There’s plenty of evidence that the competitive, “best in show” approach used in interviewing extends into the core of tech culture itself. Recent reporting by The New York Times sheds light on the overly competitive atmosphere at Amazon: In the vein of a Survivor-esque TV show, workers were expected to evaluate and offer harsh critiques on their colleagues’ performances. Those with the lowest scores were fired. Their ideal employee is like an athlete who is driven to compete; this doesn’t create a lot of space for individuals who are empathetic, relationship-focused, and more encouraging than agitating. Many women at Amazon attributed the large gender gap to the antagonistic culture.
Meanwhile, it is well known that diverse teams are better problem solvers and more creative than homogeneous ones. As leaders in the US economy, tech employers have an opportunity to be more inclusive in their hiring process and set a better example for all industries. A more balanced hiring process could include altering the interview process to be less biased and emphasize relationship-focused core values in the workplace. As one example, we used to believe that there were no women in major orchestras because women didn’t like classical music. When the orchestra started using blind auditions in the 1970s, we had to throw this unfounded notion out the window. Blind interviews can mitigate the effects of implicit bias against minorities in tech as well. Companies can use software that removes names and other identifying details on a resume or cover letter that could clue an interviewer into an applicant’s gender or race. As one example, Gap Jumpers is a startup that helps companies vet applicants by implementing blind interviews.

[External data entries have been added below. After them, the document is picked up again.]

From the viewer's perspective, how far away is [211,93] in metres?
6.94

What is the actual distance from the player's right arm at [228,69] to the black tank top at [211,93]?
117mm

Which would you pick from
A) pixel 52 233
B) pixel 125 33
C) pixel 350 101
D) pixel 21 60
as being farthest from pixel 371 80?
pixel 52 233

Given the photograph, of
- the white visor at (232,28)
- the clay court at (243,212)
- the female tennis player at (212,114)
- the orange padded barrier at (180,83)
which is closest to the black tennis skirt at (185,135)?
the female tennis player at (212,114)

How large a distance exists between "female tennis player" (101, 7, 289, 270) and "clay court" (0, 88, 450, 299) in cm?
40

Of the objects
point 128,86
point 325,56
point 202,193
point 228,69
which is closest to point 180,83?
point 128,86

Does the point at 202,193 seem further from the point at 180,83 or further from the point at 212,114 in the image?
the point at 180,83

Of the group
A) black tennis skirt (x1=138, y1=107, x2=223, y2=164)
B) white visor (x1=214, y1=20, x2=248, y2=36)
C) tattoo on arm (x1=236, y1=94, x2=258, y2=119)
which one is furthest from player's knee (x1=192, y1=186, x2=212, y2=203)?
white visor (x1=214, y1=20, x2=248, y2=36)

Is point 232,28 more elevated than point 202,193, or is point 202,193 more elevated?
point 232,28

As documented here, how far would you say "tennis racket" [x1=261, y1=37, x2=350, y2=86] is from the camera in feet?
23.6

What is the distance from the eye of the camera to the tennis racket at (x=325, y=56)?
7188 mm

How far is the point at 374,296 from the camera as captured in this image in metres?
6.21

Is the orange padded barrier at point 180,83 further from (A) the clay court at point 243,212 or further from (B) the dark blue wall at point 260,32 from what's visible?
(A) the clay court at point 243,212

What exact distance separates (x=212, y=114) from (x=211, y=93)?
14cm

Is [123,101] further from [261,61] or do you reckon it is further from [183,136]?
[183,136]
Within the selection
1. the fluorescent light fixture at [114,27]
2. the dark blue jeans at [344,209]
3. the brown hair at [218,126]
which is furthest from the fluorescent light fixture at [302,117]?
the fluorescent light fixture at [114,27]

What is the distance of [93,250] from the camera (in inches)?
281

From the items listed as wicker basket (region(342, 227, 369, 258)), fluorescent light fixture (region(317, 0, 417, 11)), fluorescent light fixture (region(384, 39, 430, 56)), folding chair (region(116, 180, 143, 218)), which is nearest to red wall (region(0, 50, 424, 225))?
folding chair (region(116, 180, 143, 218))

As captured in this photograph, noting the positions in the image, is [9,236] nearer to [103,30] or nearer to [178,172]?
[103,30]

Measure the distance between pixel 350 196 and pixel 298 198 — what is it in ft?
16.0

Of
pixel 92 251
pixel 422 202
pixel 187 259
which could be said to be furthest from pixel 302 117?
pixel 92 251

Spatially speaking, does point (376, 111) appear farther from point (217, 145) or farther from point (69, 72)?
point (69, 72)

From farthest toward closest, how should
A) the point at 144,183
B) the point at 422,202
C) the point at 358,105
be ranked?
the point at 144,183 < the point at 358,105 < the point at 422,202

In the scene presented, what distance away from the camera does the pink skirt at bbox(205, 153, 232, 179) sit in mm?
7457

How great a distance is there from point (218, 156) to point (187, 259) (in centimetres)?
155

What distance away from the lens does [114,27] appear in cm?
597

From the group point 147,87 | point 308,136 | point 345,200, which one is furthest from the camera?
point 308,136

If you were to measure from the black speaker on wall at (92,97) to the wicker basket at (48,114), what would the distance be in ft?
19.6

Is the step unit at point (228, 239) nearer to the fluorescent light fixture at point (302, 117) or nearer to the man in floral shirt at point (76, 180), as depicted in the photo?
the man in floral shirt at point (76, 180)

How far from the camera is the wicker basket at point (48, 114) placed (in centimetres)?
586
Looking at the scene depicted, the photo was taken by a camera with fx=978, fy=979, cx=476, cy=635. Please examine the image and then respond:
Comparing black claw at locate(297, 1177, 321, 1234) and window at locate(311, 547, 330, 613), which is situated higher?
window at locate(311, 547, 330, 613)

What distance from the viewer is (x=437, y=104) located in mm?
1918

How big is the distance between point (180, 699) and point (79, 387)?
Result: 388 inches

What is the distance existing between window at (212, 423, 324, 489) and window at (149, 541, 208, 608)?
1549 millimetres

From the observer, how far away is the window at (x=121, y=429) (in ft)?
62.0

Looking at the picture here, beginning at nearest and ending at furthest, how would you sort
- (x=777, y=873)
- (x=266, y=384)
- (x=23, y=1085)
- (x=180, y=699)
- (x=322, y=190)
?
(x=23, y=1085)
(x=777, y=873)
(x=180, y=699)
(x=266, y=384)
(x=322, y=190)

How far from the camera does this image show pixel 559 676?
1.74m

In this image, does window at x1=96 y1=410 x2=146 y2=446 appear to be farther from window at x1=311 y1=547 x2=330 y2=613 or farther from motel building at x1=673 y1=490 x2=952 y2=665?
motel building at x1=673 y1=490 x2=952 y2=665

Restructuring interviews so that all applicants are asked the same non-subjective questions can also be helpful. Interviewers at the progressive company ThoughtWorks engage in post-interview discussions to identify moments where implicit bias may have seeped into their judgments of applicants. Comments like ‘she talked way too much,’ or ‘they just didn’t seem like a fit’ are disregarded if not backed up with facts. Another way to encourage more marginalized candidates to apply is to alter the wording of job descriptions. Phrases like “fast-paced,” and “work hard, play hard,” tend to appeal to males and discourage women. CEO of Unitive Laura Mather recommends changing job descriptions to include words like “support” and “teamwork.” Many companies would also benefit from altering their mission statement and core values to reflect a more inclusive outlook.
But perhaps the most effective tool we have in making tech more inclusive is for underrepresented individuals to continue applying for tech jobs and start their own companies and initiatives. By the time we are being driven by autonomous cars, we may be looking at a very different economy, and hopefully a more diverse tech industry and inclusive America.